WHAT TO DO: Your job is to report every line of the entries that has "jQuery".

════════

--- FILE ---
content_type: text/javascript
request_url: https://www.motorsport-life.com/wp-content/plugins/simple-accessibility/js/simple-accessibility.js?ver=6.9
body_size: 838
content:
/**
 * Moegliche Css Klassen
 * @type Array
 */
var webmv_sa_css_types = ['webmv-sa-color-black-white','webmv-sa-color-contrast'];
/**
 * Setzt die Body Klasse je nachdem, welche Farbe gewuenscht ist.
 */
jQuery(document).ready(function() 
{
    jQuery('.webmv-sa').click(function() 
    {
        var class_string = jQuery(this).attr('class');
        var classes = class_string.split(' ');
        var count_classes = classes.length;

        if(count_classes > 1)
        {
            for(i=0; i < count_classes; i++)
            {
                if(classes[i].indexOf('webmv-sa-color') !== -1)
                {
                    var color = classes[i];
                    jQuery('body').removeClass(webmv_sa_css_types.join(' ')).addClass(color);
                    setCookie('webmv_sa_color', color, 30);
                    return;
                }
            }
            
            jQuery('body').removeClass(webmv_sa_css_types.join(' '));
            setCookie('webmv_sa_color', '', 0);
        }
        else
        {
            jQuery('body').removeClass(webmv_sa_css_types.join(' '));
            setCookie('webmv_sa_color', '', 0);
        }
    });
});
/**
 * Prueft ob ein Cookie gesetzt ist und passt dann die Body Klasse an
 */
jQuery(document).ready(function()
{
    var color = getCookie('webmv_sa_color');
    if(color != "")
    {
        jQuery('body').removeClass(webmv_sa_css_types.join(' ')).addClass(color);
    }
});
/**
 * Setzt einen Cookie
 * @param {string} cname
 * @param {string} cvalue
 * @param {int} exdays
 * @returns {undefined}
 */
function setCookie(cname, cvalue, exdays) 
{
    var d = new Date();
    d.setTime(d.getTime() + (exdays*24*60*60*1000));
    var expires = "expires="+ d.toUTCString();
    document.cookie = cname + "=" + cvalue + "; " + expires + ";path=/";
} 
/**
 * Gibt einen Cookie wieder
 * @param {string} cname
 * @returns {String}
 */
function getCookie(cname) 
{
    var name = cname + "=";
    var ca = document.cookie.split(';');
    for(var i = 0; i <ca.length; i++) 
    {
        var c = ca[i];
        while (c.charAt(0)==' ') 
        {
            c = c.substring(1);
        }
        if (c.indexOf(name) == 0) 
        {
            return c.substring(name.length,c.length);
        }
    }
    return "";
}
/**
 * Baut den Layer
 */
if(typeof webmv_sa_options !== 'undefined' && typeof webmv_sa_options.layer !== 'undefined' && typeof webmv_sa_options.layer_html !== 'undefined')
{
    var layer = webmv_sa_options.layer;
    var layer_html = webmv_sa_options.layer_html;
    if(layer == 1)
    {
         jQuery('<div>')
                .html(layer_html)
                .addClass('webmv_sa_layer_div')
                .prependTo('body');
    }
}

════════

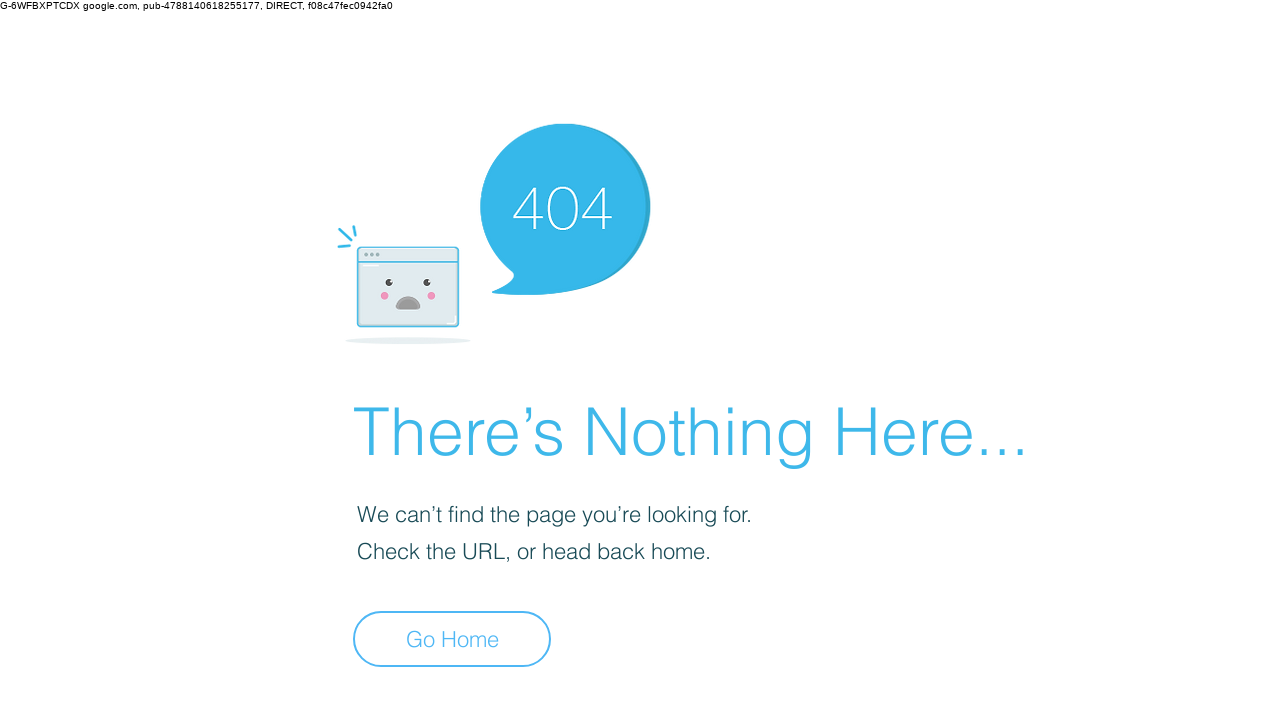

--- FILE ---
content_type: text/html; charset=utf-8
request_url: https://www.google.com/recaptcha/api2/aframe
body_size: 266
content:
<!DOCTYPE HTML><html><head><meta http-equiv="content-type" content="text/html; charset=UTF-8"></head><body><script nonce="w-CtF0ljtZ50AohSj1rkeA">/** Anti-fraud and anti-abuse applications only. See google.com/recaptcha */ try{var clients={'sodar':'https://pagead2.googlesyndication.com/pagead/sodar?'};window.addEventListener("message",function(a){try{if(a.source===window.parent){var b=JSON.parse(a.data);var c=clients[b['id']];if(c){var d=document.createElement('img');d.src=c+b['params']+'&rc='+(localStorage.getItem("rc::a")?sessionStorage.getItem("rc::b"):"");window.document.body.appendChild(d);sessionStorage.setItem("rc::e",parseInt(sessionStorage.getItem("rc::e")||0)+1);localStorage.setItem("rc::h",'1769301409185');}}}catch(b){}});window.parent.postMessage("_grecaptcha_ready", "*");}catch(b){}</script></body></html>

════════

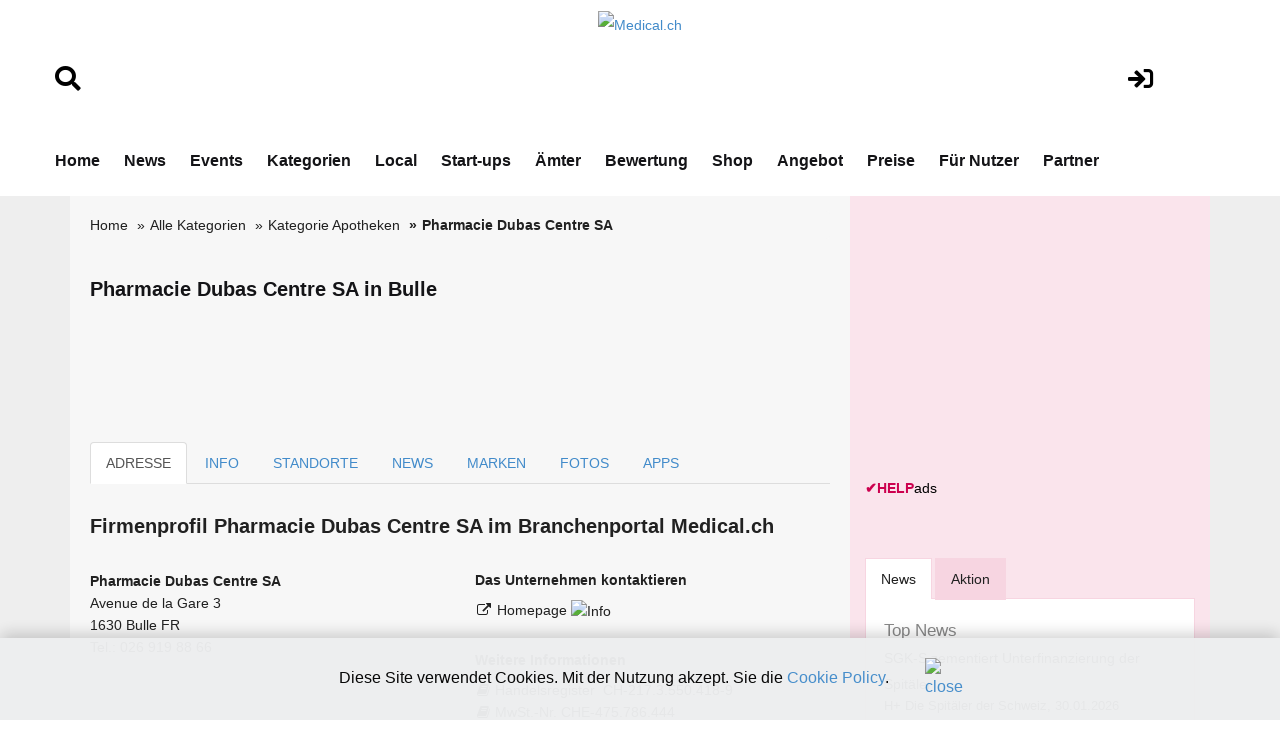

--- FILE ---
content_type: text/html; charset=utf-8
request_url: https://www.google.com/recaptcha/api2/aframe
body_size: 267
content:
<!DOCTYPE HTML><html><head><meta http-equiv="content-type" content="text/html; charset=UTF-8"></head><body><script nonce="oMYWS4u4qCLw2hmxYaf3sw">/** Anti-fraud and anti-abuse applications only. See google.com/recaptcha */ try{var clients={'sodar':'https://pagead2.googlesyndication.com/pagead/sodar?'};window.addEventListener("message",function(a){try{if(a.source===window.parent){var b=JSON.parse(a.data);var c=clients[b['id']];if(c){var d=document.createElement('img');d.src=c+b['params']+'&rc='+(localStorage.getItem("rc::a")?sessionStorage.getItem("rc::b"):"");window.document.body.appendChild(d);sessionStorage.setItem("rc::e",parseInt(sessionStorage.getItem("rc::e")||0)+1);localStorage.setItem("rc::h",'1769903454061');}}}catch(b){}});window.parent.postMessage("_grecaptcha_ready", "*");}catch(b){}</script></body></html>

════════

RESULT OF THIS EXERCISE:
jQuery(document).ready(function() 
    jQuery('.webmv-sa').click(function() 
        var class_string = jQuery(this).attr('class');
                    jQuery('body').removeClass(webmv_sa_css_types.join(' ')).addClass(color);
            jQuery('body').removeClass(webmv_sa_css_types.join(' '));
            jQuery('body').removeClass(webmv_sa_css_types.join(' '));
jQuery(document).ready(function()
        jQuery('body').removeClass(webmv_sa_css_types.join(' ')).addClass(color);
         jQuery('<div>')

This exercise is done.